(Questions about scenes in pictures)

______________________________

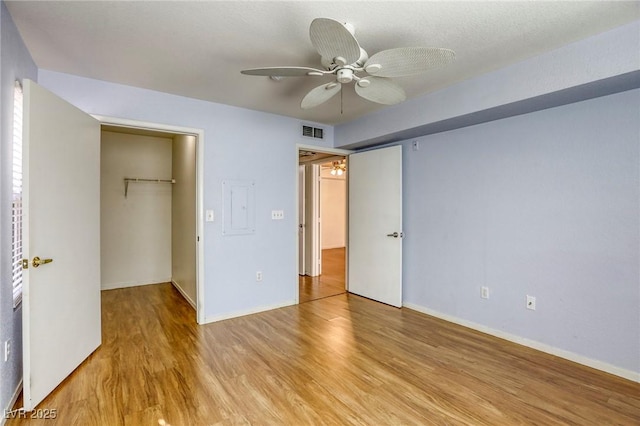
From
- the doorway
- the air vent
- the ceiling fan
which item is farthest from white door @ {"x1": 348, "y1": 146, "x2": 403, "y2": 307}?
the ceiling fan

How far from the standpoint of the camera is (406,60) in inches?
67.8

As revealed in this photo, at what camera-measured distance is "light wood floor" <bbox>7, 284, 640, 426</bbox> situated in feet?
6.21

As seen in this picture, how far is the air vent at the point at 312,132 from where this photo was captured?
410cm

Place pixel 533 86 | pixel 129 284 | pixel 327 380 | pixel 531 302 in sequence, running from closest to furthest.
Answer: pixel 327 380
pixel 533 86
pixel 531 302
pixel 129 284

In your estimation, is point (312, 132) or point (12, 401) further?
point (312, 132)

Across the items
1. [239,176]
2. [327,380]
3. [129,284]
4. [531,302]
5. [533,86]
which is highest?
[533,86]

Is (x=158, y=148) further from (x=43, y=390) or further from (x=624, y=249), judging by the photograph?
(x=624, y=249)

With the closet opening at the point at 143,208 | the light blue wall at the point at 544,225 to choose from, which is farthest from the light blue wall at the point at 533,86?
the closet opening at the point at 143,208

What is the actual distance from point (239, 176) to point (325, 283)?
2455mm

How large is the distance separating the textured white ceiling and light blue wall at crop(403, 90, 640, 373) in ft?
2.54

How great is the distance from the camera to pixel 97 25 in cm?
193

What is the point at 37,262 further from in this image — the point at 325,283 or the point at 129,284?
the point at 325,283

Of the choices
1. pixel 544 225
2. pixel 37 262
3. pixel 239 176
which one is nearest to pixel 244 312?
pixel 239 176

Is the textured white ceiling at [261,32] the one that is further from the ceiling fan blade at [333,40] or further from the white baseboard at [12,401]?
the white baseboard at [12,401]
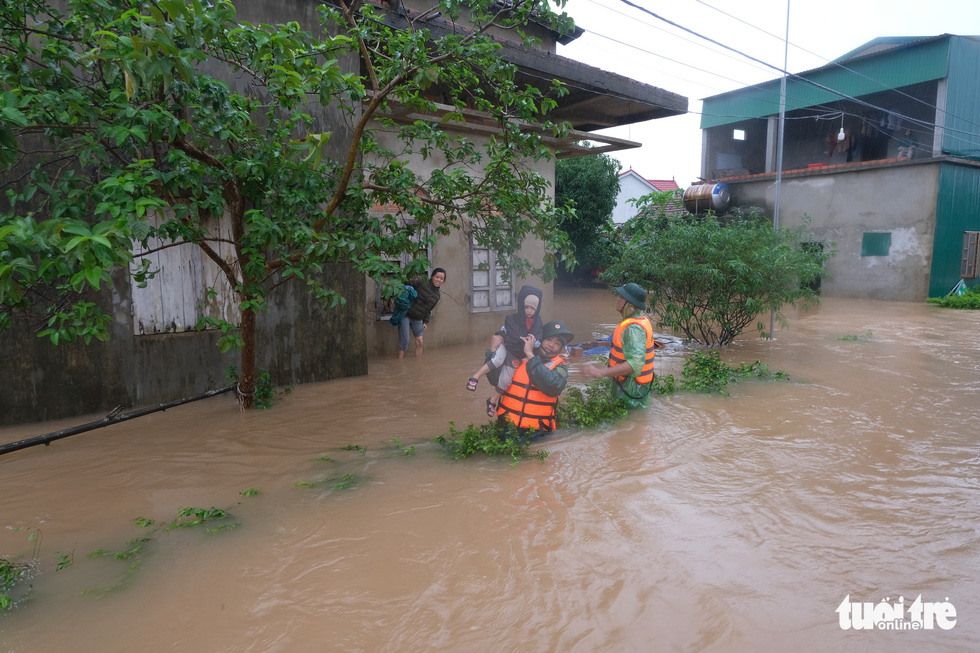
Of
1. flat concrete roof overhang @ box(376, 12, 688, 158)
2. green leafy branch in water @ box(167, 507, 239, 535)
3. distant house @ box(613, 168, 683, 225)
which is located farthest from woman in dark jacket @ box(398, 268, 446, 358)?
distant house @ box(613, 168, 683, 225)

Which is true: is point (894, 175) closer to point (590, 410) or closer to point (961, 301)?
point (961, 301)

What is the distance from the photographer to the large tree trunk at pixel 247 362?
579 centimetres

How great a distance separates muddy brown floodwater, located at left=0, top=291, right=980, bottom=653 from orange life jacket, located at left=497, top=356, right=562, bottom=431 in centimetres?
35

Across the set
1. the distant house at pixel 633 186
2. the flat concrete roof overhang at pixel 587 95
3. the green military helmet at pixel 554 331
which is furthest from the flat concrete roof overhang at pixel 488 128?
the distant house at pixel 633 186

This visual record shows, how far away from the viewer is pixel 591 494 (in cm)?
450

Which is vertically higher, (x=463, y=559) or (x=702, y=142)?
(x=702, y=142)

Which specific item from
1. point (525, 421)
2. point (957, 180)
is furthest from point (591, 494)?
point (957, 180)

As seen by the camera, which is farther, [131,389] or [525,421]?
[131,389]

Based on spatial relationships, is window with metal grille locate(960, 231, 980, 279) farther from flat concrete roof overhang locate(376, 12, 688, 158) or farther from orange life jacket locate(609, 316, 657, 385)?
orange life jacket locate(609, 316, 657, 385)

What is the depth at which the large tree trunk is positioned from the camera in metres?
5.79

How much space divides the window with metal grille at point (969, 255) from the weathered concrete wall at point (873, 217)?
74.3 inches

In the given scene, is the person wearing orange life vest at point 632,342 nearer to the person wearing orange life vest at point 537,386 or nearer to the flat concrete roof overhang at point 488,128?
the person wearing orange life vest at point 537,386

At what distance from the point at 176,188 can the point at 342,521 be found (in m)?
2.75

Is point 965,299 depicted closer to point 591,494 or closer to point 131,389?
point 591,494
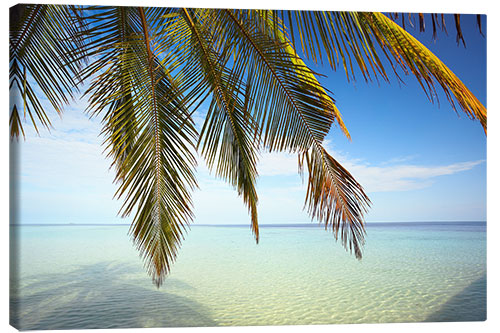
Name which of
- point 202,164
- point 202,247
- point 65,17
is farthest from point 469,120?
point 202,247

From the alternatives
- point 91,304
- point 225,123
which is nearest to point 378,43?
point 225,123

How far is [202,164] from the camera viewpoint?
9.90 ft

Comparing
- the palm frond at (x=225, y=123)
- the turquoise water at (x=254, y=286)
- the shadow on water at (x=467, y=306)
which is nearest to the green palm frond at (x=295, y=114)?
the palm frond at (x=225, y=123)

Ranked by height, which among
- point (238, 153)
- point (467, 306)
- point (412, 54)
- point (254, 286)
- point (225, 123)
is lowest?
point (254, 286)

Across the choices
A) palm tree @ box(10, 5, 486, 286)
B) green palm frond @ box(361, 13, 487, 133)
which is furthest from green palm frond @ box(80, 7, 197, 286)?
green palm frond @ box(361, 13, 487, 133)

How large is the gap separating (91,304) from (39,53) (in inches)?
60.6

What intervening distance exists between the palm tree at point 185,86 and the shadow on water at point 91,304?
36 centimetres

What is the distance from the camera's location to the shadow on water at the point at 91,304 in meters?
2.45

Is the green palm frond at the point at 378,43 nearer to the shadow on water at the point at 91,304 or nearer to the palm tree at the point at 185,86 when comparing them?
the palm tree at the point at 185,86

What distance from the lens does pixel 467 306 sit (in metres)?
2.73

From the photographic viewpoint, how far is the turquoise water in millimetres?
2490

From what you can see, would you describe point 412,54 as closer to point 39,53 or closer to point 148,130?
point 148,130

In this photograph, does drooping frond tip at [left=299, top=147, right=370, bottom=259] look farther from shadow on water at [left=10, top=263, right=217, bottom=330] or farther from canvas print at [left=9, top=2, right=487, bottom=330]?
shadow on water at [left=10, top=263, right=217, bottom=330]

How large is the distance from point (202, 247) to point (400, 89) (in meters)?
3.87
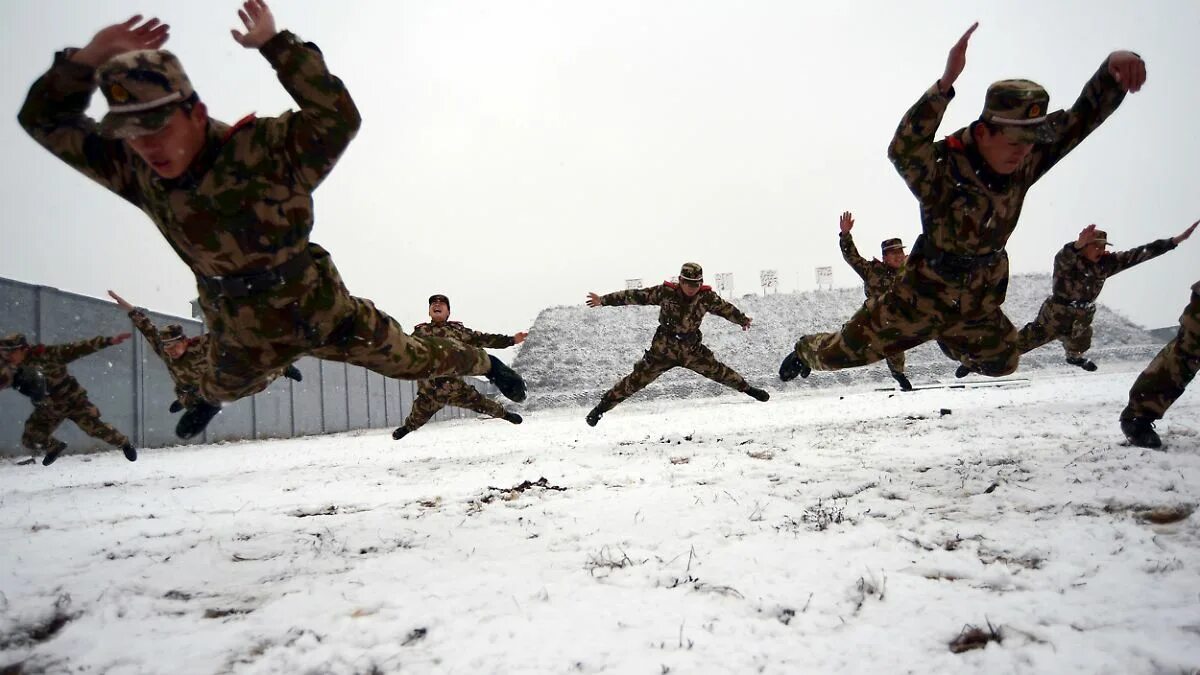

______________________________

_Objective_
Pull out every line of the listing that contains the word "house".

_Exercise result_
3. distant house @ box(613, 168, 683, 225)
distant house @ box(613, 168, 683, 225)
1. the distant house at pixel 633 186
the distant house at pixel 633 186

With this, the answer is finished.